[Records of scene-based questions]
☆ ☆ ☆ ☆ ☆
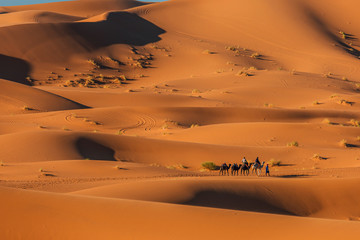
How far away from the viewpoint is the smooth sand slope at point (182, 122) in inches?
285

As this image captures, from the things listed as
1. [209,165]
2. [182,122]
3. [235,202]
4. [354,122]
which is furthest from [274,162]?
[354,122]

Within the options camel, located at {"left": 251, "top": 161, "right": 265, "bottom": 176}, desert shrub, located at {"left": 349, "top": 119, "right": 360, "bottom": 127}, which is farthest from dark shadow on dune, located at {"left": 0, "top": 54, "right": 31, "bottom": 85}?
camel, located at {"left": 251, "top": 161, "right": 265, "bottom": 176}

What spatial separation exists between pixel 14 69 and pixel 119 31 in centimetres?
1513

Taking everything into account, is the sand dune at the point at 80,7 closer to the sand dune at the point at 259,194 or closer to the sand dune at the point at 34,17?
the sand dune at the point at 34,17

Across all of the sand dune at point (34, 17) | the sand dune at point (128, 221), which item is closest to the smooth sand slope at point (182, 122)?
the sand dune at point (128, 221)

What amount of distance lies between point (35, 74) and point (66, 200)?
1566 inches

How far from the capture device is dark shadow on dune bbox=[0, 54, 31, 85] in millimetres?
43656

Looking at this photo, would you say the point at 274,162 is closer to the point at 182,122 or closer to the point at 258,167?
the point at 258,167

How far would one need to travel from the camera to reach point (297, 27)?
206 ft

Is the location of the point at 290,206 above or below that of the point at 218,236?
above

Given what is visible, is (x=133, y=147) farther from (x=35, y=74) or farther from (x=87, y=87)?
(x=35, y=74)

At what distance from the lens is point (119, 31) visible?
187 ft

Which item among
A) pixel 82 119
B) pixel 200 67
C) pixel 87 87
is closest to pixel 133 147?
pixel 82 119

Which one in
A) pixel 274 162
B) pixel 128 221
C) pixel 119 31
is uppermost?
pixel 119 31
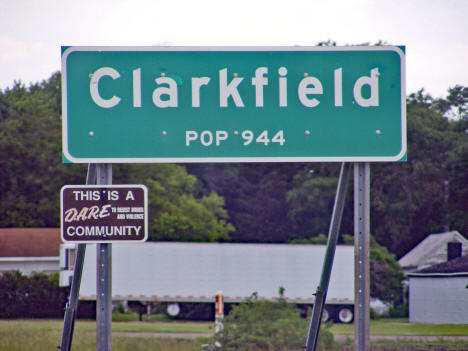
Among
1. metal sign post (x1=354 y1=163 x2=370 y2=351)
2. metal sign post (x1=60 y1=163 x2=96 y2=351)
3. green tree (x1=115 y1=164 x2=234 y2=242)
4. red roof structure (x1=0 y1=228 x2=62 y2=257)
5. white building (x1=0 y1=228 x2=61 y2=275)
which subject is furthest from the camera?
green tree (x1=115 y1=164 x2=234 y2=242)

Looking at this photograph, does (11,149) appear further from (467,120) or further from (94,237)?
(94,237)

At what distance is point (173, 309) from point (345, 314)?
7735 mm

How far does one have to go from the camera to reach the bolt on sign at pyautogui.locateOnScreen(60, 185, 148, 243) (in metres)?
6.85

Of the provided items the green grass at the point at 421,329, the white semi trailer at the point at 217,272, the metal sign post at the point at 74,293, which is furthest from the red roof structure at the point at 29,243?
the metal sign post at the point at 74,293

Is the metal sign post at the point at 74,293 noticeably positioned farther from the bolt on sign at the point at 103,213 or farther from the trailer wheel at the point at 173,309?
the trailer wheel at the point at 173,309

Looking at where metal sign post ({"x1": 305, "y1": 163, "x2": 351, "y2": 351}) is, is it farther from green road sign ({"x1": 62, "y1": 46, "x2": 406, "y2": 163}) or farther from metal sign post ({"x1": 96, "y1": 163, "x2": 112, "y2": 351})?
metal sign post ({"x1": 96, "y1": 163, "x2": 112, "y2": 351})

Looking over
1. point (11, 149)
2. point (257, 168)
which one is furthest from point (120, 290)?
point (257, 168)

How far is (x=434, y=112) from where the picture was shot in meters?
49.2

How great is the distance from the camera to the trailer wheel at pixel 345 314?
112ft

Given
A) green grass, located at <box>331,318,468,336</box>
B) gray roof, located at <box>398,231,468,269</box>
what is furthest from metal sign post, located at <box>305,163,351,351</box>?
gray roof, located at <box>398,231,468,269</box>

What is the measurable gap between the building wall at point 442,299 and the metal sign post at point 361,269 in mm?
7325

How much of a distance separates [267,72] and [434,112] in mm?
43966

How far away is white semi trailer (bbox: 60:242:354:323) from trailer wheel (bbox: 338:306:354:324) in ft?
1.33

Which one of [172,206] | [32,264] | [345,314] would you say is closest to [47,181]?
[172,206]
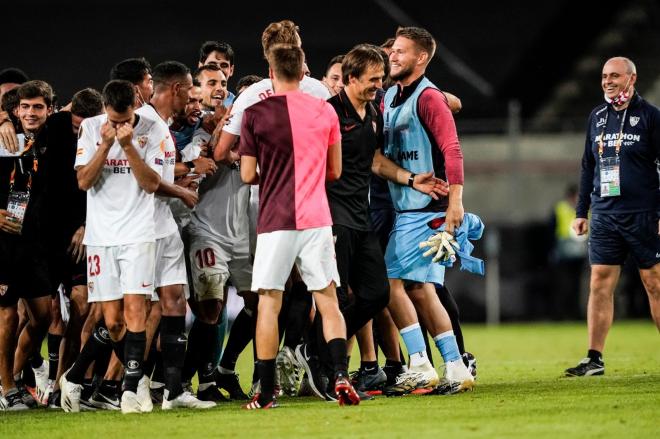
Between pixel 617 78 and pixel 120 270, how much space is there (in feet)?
15.0

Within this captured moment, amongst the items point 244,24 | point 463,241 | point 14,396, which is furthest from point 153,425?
point 244,24

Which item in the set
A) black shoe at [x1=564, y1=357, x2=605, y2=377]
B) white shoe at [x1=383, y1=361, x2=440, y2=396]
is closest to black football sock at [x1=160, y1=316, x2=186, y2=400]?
white shoe at [x1=383, y1=361, x2=440, y2=396]

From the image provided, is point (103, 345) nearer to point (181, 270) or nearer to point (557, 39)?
point (181, 270)

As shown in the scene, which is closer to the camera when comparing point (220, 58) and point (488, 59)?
point (220, 58)

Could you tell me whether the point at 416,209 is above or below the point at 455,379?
above

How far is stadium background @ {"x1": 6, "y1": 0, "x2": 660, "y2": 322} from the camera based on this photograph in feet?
61.2

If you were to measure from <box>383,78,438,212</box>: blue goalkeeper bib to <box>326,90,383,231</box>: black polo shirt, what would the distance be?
1.62ft

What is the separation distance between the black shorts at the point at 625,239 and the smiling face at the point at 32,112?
4643 mm

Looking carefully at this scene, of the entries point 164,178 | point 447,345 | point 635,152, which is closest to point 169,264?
point 164,178

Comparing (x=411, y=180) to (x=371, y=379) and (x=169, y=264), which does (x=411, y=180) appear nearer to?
(x=371, y=379)

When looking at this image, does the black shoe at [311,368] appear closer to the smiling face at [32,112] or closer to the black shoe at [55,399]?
the black shoe at [55,399]

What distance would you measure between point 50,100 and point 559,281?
11.9 m

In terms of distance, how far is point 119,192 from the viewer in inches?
286

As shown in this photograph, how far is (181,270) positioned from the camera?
759cm
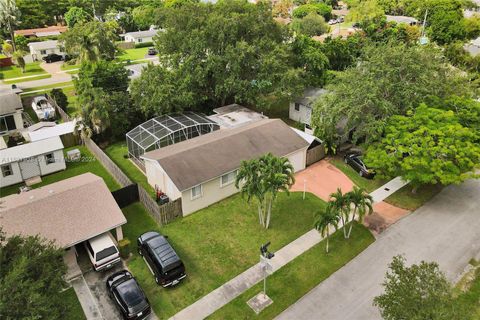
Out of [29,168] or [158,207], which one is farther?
[29,168]

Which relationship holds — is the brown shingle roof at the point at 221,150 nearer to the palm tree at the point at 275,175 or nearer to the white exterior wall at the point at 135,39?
the palm tree at the point at 275,175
☆ ☆ ☆ ☆ ☆
Exercise prompt -
Omit the pictures and write out the lines above from the one with "From the image" through the last, unchanged.

Complete answer -
From the image provided, is point (103, 345) nearer to point (181, 270) or nearer to point (557, 39)?
point (181, 270)

As shown in the scene, which is closer to the camera when comparing point (220, 58) and point (488, 59)?
point (220, 58)

Could you tell me whether the point at 416,209 is above or below the point at 455,379?
above

How far is stadium background @ {"x1": 6, "y1": 0, "x2": 660, "y2": 322} from the camera based on this photograph in feet?
61.2

If you were to measure from <box>383,78,438,212</box>: blue goalkeeper bib to <box>326,90,383,231</box>: black polo shirt, what would the distance be?
1.62ft

What is the separation distance between the black shorts at the point at 625,239 and the smiling face at the point at 32,112?
4643 mm

Looking carefully at this scene, of the entries point 164,178 | point 447,345 | point 635,152, which is closest to point 169,264?
point 164,178

Comparing (x=411, y=180) to (x=371, y=379) and (x=169, y=264), which does (x=411, y=180) appear nearer to?
(x=371, y=379)

When looking at this image, does the black shoe at [311,368] appear closer to the smiling face at [32,112] or closer to the black shoe at [55,399]?
the black shoe at [55,399]

What distance would you measure between point 50,100 and point 559,281?
11.9 m

In terms of distance, how far is point 119,192 from the viewer in inches?
286

As shown in this photograph, how far is (181,270) positioned from the camera?
759cm
Out of [29,168] or [158,207], which one is farther?
[29,168]

Which relationship holds — is the brown shingle roof at the point at 221,150 nearer to the palm tree at the point at 275,175 or nearer to the white exterior wall at the point at 135,39?
the palm tree at the point at 275,175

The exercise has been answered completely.